Nobody's Angel
A Dark Romance. Coming Dec 2026.
Chapter 1: Lyra
The chains of my gold Agent Provocateur set catch the backstage light and shine like stars in the mirror. My hand drifts up to the pendant at my collarbone, a small oval gold locket ringed with tiny diamonds. The only thing of any real value my mother left behind.
Everything about my life is fucked, but tonight, at least, I look like a golden goddess.
Fake golden goddess.
“Cheer up, Lyra Davine!” Elise hunches behind me and rests her hands on my shoulders, meeting my eyes in the mirror. “You’re going to ruin lives tonight.”
A smile breaks through. Elise has a way of making you feel like everything is going to be fine, even when nothing in your life suggests it will be. Her loose blond curls cut a sharp contrast against my straight, dark brown hair.
“So are you, dear.” I place my hand over hers.
“Alright, bitches.” April pours three shots of tequila and shoves them at us. “Let’s go relieve some rich pricks of money they don’t deserve.”
We clink the glasses together. April and Elise have become my best friends over the last year. They’re the only people — well, the only ones I trust — who know absolutely everything about my life and my family.
I throw the shot back in one go and bite down on a slice of lime. It’s only nine, and it’s going to be a long night.
The first time DJ Pat called me up, it was a graveyard slot. Ten o’clock. The floor was dead, which means the tips were, too. Of course it was the graveyard slot. I’m new. He owes me nothing. So after that dance, I handed over every single dollar of the three hundred I scraped off the floor and asked him — very sweetly — if he wouldn’t mind putting me on again, just past midnight.
The club filled slowly at first. By eleven thirty, most velvet booths were full; by midnight, the bar was three deep and the air was sticky with bourbon and cologne and the smell of cheap plastic beads. Mardi Gras Carnival has spilled in off the street.
It was half past midnight when Pat called me back up. He stretched the song out and I walked off five thousand dollars heavier. I tipped him out and disappeared into the changing area to wait for my pulse to come down.

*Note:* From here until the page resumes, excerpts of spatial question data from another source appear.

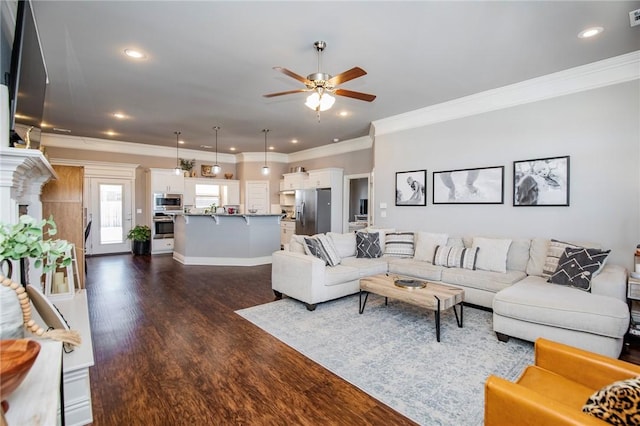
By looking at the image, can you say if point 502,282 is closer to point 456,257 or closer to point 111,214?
point 456,257

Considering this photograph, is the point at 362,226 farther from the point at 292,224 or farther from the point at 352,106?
the point at 352,106

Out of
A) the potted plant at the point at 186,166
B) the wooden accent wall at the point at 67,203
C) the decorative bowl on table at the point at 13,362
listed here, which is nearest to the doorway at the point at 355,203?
the potted plant at the point at 186,166

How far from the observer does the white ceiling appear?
101 inches

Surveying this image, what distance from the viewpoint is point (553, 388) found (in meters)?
1.52

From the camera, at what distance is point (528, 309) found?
287 centimetres

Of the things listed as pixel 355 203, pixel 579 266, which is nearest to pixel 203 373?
pixel 579 266

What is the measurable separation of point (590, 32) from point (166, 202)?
28.9ft

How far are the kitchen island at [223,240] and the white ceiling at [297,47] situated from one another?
2.48 meters

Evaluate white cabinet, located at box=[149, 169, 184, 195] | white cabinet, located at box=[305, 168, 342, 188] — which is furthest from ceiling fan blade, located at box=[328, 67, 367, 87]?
white cabinet, located at box=[149, 169, 184, 195]

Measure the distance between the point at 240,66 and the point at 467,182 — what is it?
3.61 meters

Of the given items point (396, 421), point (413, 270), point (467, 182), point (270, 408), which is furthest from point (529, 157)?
point (270, 408)

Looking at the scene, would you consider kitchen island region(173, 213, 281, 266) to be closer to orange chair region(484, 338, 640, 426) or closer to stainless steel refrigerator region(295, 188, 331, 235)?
stainless steel refrigerator region(295, 188, 331, 235)

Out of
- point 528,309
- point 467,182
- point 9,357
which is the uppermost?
point 467,182

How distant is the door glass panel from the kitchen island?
8.84 feet
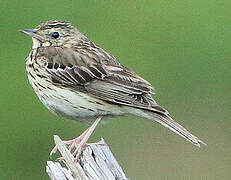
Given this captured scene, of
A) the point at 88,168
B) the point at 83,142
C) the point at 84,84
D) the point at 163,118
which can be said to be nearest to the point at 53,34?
the point at 84,84

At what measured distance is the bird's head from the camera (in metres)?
15.1

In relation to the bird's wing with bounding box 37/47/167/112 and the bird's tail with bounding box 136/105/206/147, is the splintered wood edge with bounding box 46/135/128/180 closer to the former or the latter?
the bird's tail with bounding box 136/105/206/147

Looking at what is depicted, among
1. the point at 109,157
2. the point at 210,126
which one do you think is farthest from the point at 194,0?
the point at 109,157

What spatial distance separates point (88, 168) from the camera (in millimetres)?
12508

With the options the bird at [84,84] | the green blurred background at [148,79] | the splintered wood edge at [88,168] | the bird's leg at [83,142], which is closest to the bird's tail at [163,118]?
the bird at [84,84]

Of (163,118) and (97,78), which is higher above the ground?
(97,78)

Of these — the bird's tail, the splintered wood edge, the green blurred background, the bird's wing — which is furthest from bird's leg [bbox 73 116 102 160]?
the green blurred background

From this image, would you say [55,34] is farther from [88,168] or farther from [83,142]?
[88,168]

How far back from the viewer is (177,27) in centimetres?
2325

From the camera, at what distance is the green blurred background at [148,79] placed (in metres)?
19.9

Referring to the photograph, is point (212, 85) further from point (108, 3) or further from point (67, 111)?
point (67, 111)

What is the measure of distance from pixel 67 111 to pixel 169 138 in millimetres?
5824

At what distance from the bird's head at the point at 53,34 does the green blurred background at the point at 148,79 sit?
4.07 meters

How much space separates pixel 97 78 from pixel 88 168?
2.30 m
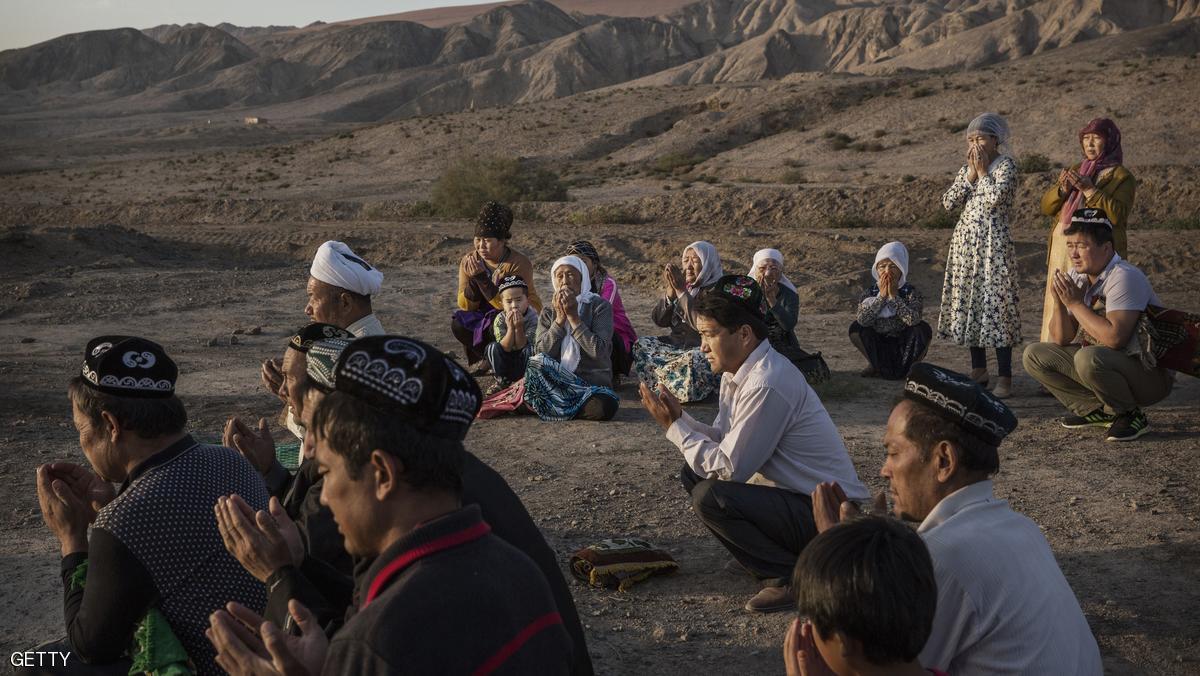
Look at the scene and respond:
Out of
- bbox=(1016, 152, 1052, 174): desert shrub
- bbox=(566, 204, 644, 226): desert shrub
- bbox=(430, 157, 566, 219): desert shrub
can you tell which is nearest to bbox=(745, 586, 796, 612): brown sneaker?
bbox=(566, 204, 644, 226): desert shrub

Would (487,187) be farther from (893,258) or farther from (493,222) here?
(893,258)

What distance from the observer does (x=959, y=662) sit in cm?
262

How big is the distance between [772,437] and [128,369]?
254 centimetres

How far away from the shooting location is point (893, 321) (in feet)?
30.0

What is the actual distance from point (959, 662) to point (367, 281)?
3.72 meters

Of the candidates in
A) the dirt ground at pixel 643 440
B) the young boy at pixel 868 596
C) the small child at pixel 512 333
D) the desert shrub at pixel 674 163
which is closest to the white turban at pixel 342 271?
the dirt ground at pixel 643 440

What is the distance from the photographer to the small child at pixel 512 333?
8.51 meters

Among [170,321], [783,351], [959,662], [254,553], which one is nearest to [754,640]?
[959,662]

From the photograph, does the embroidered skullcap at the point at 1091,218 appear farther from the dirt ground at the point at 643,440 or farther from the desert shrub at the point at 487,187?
the desert shrub at the point at 487,187

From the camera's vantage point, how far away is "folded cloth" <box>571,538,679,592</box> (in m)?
5.05

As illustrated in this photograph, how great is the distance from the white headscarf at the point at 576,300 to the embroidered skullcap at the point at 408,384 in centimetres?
587

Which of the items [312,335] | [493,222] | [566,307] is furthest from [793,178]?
[312,335]

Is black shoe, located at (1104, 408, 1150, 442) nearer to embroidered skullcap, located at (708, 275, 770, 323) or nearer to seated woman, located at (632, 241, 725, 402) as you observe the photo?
seated woman, located at (632, 241, 725, 402)

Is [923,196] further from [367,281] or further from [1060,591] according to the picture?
[1060,591]
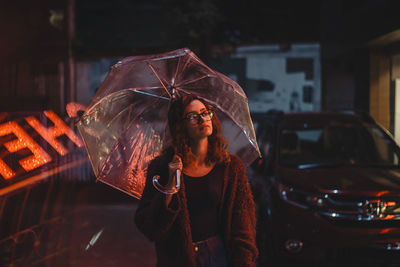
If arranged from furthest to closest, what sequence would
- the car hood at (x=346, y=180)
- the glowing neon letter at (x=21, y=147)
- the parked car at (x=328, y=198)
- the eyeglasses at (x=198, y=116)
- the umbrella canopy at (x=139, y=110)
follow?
the car hood at (x=346, y=180), the parked car at (x=328, y=198), the glowing neon letter at (x=21, y=147), the umbrella canopy at (x=139, y=110), the eyeglasses at (x=198, y=116)

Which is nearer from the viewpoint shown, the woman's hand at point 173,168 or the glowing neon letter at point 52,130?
the woman's hand at point 173,168

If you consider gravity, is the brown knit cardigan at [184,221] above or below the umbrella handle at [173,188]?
below

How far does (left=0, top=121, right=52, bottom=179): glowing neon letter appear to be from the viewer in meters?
3.41

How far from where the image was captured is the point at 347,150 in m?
6.08

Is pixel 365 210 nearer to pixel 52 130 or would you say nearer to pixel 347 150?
pixel 347 150

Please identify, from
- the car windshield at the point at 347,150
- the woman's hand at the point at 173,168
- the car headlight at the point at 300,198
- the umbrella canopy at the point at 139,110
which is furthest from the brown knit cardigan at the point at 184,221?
the car windshield at the point at 347,150

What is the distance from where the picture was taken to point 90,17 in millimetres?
30797

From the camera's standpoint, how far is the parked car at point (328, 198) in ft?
14.0

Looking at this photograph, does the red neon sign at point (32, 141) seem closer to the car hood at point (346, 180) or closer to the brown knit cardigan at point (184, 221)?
the brown knit cardigan at point (184, 221)

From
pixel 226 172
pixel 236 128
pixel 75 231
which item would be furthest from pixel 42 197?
pixel 226 172

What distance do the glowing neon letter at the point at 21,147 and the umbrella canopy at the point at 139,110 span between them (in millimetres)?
963

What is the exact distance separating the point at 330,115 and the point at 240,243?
4127 mm

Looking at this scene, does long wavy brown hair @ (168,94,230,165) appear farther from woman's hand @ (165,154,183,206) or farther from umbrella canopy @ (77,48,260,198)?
umbrella canopy @ (77,48,260,198)

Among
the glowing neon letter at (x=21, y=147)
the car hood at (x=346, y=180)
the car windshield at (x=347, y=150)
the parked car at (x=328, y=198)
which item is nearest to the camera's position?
the glowing neon letter at (x=21, y=147)
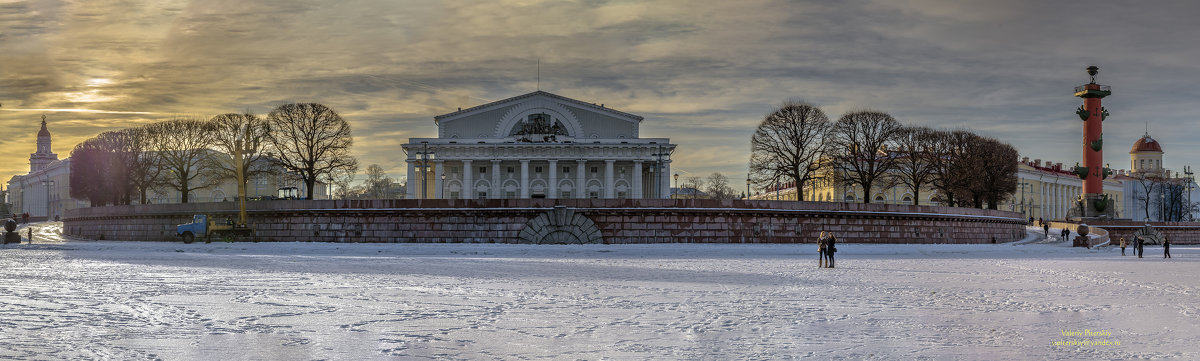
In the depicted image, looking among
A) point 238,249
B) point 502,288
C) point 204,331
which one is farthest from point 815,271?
point 238,249

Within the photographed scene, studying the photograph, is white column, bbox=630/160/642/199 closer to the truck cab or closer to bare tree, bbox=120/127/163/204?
bare tree, bbox=120/127/163/204

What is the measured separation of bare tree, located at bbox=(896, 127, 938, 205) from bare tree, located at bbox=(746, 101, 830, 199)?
10.3 metres

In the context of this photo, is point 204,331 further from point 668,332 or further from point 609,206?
point 609,206

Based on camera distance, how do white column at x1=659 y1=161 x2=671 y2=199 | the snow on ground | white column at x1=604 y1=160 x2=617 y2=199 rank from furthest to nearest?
white column at x1=604 y1=160 x2=617 y2=199, white column at x1=659 y1=161 x2=671 y2=199, the snow on ground

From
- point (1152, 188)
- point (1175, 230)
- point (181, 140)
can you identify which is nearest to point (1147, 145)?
point (1152, 188)

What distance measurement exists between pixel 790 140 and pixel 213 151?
45.6 m

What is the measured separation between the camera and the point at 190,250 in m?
51.8

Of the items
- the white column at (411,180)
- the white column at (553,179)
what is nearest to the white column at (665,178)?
the white column at (553,179)

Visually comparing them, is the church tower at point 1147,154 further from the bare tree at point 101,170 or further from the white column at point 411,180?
the bare tree at point 101,170

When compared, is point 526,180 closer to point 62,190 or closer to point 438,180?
point 438,180

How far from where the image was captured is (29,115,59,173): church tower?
186m

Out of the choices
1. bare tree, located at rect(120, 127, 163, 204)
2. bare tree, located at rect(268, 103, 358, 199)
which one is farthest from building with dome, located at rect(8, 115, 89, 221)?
bare tree, located at rect(268, 103, 358, 199)

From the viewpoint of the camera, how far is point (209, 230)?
60.9m

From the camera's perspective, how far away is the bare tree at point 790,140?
79812mm
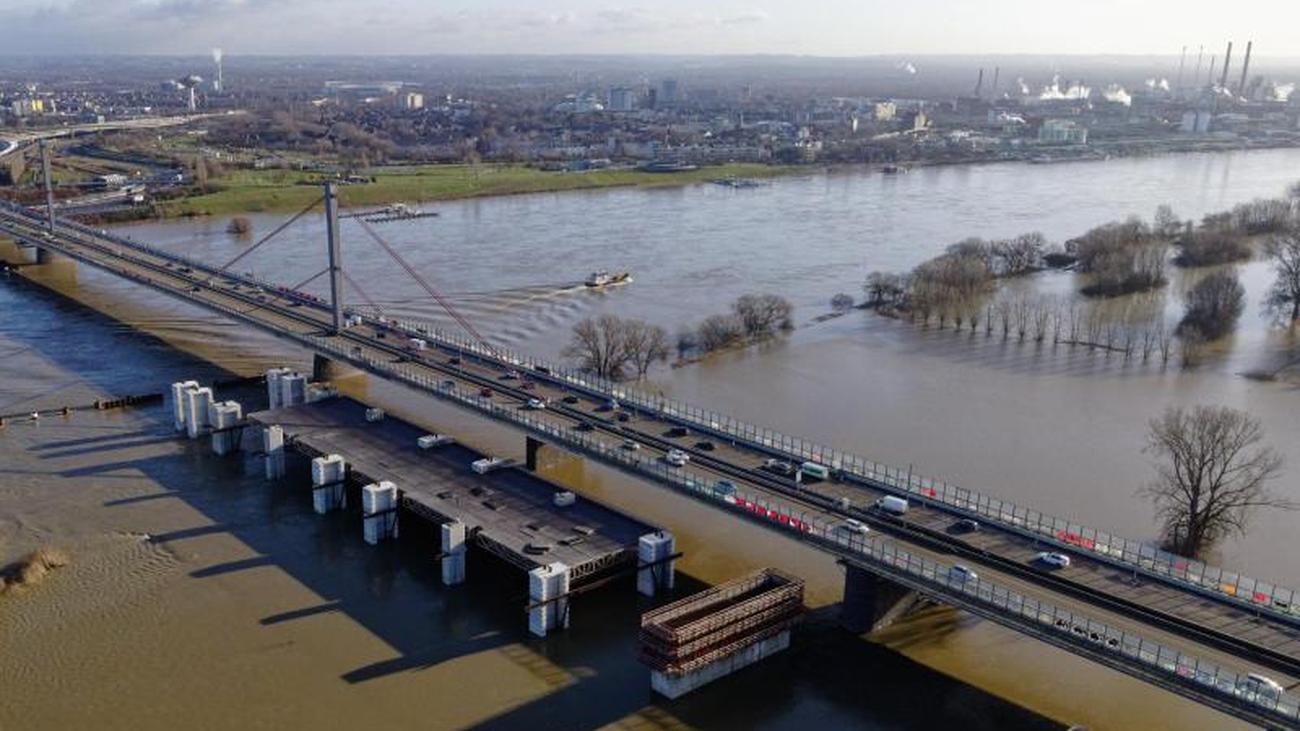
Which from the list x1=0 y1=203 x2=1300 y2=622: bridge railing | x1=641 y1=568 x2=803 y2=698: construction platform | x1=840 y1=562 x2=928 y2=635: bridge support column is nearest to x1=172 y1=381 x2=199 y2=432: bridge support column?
x1=0 y1=203 x2=1300 y2=622: bridge railing

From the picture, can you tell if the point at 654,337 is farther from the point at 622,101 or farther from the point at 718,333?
the point at 622,101

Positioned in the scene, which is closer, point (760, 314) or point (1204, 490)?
point (1204, 490)

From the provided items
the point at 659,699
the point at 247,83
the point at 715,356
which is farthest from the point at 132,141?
the point at 247,83

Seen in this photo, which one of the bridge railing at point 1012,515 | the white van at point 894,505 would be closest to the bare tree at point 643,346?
the bridge railing at point 1012,515

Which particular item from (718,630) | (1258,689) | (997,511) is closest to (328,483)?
(718,630)

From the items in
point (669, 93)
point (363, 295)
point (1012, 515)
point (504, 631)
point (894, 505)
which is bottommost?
point (504, 631)

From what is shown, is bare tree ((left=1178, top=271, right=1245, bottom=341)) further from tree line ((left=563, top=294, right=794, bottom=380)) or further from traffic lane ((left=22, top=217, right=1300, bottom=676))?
traffic lane ((left=22, top=217, right=1300, bottom=676))

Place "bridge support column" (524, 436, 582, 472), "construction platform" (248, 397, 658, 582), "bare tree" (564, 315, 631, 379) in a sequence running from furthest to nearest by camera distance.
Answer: "bare tree" (564, 315, 631, 379), "bridge support column" (524, 436, 582, 472), "construction platform" (248, 397, 658, 582)
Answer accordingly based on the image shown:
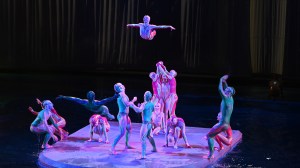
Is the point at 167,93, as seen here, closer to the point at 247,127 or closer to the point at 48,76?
the point at 247,127

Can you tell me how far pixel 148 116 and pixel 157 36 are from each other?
10.3 metres

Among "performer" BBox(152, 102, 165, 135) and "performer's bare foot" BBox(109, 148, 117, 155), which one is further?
"performer" BBox(152, 102, 165, 135)

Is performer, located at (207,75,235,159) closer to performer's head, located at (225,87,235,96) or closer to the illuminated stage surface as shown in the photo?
performer's head, located at (225,87,235,96)

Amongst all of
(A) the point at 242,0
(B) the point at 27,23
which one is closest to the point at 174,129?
(A) the point at 242,0

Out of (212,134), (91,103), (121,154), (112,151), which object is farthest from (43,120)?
(212,134)

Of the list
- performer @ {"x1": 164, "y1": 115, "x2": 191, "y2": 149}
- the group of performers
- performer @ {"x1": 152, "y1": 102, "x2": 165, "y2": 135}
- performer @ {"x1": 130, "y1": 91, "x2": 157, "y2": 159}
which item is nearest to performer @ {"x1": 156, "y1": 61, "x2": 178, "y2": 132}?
the group of performers

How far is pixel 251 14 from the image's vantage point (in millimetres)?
18828

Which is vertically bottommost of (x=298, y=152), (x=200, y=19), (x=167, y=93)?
(x=298, y=152)

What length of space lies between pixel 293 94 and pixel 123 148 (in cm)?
780

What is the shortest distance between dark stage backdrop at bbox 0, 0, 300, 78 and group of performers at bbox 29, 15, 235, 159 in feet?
25.8

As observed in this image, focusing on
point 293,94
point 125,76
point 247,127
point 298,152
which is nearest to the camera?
point 298,152

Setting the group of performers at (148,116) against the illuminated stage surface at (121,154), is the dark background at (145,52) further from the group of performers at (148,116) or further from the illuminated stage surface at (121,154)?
the illuminated stage surface at (121,154)

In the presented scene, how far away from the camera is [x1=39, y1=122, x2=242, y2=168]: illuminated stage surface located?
29.7 ft

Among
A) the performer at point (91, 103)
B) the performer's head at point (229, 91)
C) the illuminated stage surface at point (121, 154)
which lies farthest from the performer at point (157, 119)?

Elise, April, and I came to New Orleans precisely because of Mardi Gras. Two weeks flanking the parade, and any half-decent dancer who plays the game right walks out with thirty grand. None of it shows up on a W-2 or a 1099 or any other piece of paper the IRS will ever see.
Everything I make here, I get to keep. Except that it’s not me who gets to keep any of this. It’s him.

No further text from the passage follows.